Natural Killer Cell Function, an Important Target for Infection and Tumor Protection, Is Impaired in Type 2 Diabetes

• Published in: PloS one Vol. 8; no. 4; p. e62418
• Main Authors: Berrou, Jeannig, Fougeray, Sophie, Venot, Marion, Chardiny, Victor, Gautier, Jean-François, Dulphy, Nicolas, Toubert, Antoine, Peraldi, Marie-Noëlle
• Format: Journal Article
• Language: English
• Published: United States Public Library of Science 25.04.2013; Public Library of Science (PLoS)

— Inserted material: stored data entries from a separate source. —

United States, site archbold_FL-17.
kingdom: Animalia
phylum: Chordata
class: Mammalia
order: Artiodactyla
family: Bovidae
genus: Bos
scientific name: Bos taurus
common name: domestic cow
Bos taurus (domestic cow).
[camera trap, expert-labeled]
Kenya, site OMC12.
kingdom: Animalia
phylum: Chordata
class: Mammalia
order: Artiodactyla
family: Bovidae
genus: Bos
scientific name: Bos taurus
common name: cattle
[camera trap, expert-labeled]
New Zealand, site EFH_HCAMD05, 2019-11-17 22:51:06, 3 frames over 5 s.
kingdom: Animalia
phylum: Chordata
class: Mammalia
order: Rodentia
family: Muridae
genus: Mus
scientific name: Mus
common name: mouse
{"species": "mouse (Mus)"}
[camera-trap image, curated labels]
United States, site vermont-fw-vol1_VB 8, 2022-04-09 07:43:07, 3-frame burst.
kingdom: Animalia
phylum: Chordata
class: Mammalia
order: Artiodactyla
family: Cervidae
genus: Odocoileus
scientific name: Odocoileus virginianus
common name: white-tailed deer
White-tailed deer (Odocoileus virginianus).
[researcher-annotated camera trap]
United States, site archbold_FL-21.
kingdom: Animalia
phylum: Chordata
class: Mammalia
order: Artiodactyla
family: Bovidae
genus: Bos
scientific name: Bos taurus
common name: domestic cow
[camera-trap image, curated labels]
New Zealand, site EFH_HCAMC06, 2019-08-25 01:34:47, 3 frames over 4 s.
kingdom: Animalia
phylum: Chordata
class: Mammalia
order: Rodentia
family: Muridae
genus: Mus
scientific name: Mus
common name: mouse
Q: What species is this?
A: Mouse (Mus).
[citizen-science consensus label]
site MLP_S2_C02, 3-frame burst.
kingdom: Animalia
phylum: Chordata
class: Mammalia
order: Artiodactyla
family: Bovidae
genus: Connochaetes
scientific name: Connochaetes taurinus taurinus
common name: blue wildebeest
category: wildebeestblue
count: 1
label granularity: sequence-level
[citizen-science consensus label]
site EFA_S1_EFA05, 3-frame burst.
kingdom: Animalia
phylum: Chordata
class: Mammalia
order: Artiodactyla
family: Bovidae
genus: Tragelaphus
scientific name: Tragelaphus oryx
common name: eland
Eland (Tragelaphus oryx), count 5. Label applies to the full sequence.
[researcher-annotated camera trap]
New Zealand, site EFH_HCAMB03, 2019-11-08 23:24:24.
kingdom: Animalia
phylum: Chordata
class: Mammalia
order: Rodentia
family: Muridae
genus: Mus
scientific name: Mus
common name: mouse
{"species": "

• Subjects: Adult; Aged; Bacterial infections; Biology; Blood donation; Blood donors; Comparative analysis; Complications; Defects; Degranulation; Development and progression; Diabetes; Diabetes mellitus; Diabetes Mellitus, Type 2 - genetics; Diabetes Mellitus, Type 2 - immunology; Diabetes Mellitus, Type 2 - metabolism; Diabetics; Diseases; Endoplasmic reticulum; Endoplasmic Reticulum Stress - immunology; Female; Glycosylated hemoglobin; Health aspects; Humans; Hyperglycemia; Hyperglycemia - immunology; Immune system; Infection control; Infections; Infections - immunology; Interleukin 15; Killer cells; Killer Cells, Natural - immunology; Killer Cells, Natural - metabolism; Kinases; Ligands; Lymphocytes; Male; Medicine; Middle Aged; Natural Cytotoxicity Triggering Receptor 1 - genetics; Natural Cytotoxicity Triggering Receptor 1 - metabolism; Natural killer cells; Neoplasms - immunology; NK Cell Lectin-Like Receptor Subfamily K - genetics; NK Cell Lectin-Like Receptor Subfamily K - metabolism; NKG2 antigen; Oxidative stress; Patients; Phenotype; Protein folding; Proteins; Receptors; Signal transduction; Transcription, Genetic - immunology; Transplants & implants; Tumors; Tunicamycin; Type 2 diabetes; Viral infections; Young Adult; France
• ISSN: 1932-6203; 1932-6203
• DOI: 10.1371/journal.pone.0062418

Patients with Type 2 diabetes (T2D) are highly susceptible to infection and have an increased incidence of some tumors, possibly due to immune system dysfunction. In the innate cellular immune system, Natural Killer (NK) lymphocytes are important effectors responsible for controlling infections and combating tumor development. We analyzed NK cell subsets in 51 patients with long-standing T2D. Compared with healthy blood donors, diabetic patients showed a profound decrease in both NKG2D-positive NK cells (44% vs. 55.5%, P<0.01) and NKp46-positive cells (26% vs. 50%, P<0.01). Decreased expression of these receptors was associated with functional defects, such as reduced NK degranulation capacity when challenged with the tumor target cell line K562 (10.3 vs. 15.8%, P<0.05). This defect could be restored in vitro by stimulating NK cells from T2D patients with IL-15 (P<0.05). NKG2D expression was found to be negatively correlated with HBA1c level (r=-0.50; P=0.009), suggesting that sustained hyperglycemia could directly influence NK cell defects. We demonstrated that endoplasmic reticulum (ER) stress, an important mediator in diabetes-associated complications, was inducible in vitro in normal NK cells and that tunicamycin treatment resulted in a significant decrease in NKG2D expression (P<0.05). Furthermore, markers of the Unfolded Protein Response (UPR) BiP, PDI and sXBP1 mRNAs were significantly increased in NK cells from T2D patients (P<0.05, P<0.01, P<0.05, respectively), indicating that ER stress is activated in vivo through both PERK and IRE1 sensors. These results demonstrate for the first time defects in NK cell-activating receptors NKG2D and NKp46 in T2D patients, and implicate the UPR pathway as a potential mechanism. These defects may contribute to susceptibility to infections and malignancies and could be targetted therapeutically.